Front Immunol. 2023 Jul 20;14:1223471. doi: 10.3389/fimmu.2023.1223471. eCollection 2023.
Accurately identifying immune cell types in single-cell RNA-sequencing (scRNA-Seq) data is critical to uncovering immune responses in health or disease conditions. However, the high heterogeneity and sparsity of scRNA-Seq data, as well as the similarity in gene expression among immune cell types, poses a great challenge for accurate identification of immune cell types in scRNA-Seq data. Here, we developed a tool named sc-ImmuCC for hierarchical annotation of immune cell types from scRNA-Seq data, based on the optimized gene sets and ssGSEA algorithm. sc-ImmuCC simulates the natural differentiation of immune cells, and the hierarchical annotation includes three layers, which can annotate nine major immune cell types and 29 cell subtypes. The test results showed its stable performance and strong consistency among different tissue datasets with average accuracy of 71-90%. In addition, the optimized gene sets and hierarchical annotation strategy could be applied to other methods to improve their annotation accuracy and the spectrum of annotated cell types and subtypes. We also applied sc-ImmuCC to a dataset composed of COVID-19, influenza, and healthy donors, and found that the proportion of monocytes in patients with COVID-19 and influenza was significantly higher than that in healthy people. The easy-to-use sc-ImmuCC tool provides a good way to comprehensively annotate immune cell types from scRNA-Seq data, and will also help study the immune mechanism underlying physiological and pathological conditions.

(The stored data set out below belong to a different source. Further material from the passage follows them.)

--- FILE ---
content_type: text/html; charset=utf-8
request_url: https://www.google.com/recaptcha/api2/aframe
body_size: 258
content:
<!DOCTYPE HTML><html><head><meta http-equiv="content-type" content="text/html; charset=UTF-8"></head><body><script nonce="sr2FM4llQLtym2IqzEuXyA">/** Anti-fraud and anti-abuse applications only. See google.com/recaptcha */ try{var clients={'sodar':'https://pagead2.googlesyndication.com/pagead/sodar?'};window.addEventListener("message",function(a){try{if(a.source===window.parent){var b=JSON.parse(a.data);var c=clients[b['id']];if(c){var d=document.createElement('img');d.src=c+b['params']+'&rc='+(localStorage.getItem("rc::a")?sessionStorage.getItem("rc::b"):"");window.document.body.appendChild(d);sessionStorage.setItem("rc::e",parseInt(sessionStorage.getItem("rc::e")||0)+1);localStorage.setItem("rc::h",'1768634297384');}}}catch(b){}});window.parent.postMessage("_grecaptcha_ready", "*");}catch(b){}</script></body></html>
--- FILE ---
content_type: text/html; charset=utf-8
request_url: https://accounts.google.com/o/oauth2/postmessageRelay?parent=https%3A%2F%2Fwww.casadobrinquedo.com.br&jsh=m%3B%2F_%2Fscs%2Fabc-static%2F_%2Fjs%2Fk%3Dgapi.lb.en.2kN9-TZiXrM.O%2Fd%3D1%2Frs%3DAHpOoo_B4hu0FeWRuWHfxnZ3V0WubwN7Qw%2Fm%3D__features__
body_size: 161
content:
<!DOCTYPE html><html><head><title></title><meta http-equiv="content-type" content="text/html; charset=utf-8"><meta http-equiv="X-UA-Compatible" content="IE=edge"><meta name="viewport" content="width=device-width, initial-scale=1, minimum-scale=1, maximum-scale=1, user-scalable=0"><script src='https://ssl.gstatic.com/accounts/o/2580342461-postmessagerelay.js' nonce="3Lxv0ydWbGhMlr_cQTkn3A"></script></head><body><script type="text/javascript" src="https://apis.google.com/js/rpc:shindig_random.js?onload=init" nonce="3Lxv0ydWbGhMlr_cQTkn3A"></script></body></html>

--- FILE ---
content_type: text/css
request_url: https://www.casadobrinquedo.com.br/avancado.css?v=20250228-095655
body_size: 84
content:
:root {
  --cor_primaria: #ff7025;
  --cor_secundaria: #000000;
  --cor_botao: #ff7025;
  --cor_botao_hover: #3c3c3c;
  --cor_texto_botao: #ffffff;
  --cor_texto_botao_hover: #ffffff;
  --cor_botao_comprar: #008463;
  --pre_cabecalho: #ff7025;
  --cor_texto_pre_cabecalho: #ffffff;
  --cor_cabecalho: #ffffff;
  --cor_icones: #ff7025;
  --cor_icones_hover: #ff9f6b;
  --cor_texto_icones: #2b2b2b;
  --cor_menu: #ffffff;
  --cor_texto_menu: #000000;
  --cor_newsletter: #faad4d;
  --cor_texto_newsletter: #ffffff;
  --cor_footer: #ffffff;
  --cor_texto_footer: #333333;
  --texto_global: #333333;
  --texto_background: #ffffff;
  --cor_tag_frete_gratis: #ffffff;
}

准确识别单细胞 RNA 测序 (scRNA-Seq) 数据中的免疫细胞类型对于揭示健康或疾病状态下的免疫反应至关重要。然而,scRNA-Seq 数据的高度异质性和稀疏性,以及免疫细胞类型之间基因表达的相似性,给 scRNA-Seq 数据中免疫细胞类型的准确识别带来了巨大挑战。在这里,我们开发了一种名为 sc-ImmuCC 的工具,用于基于优化的基因集和 ssGSEA 算法对 scRNA-Seq 数据中的免疫细胞类型进行层次注释。sc-ImmuCC 模拟免疫细胞的自然分化,层次注释包括三个层次,可以注释九个主要的免疫细胞类型和 29 个细胞亚型。测试结果表明,其性能稳定,在不同组织数据集之间具有很强的一致性,平均准确率为 71-90%。此外,优化的基因集和层次注释策略可应用于其他方法,以提高其注释准确性和注释细胞类型和亚型的范围。我们还将 sc-ImmuCC 应用于由 COVID-19、流感和健康供体组成的数据集,发现 COVID-19 和流感患者单核细胞的比例明显高于健康人。易于使用的 sc-ImmuCC 工具为全面注释 scRNA-Seq 数据中的免疫细胞类型提供了一种很好的方法,也将有助于研究生理和病理条件下的免疫机制。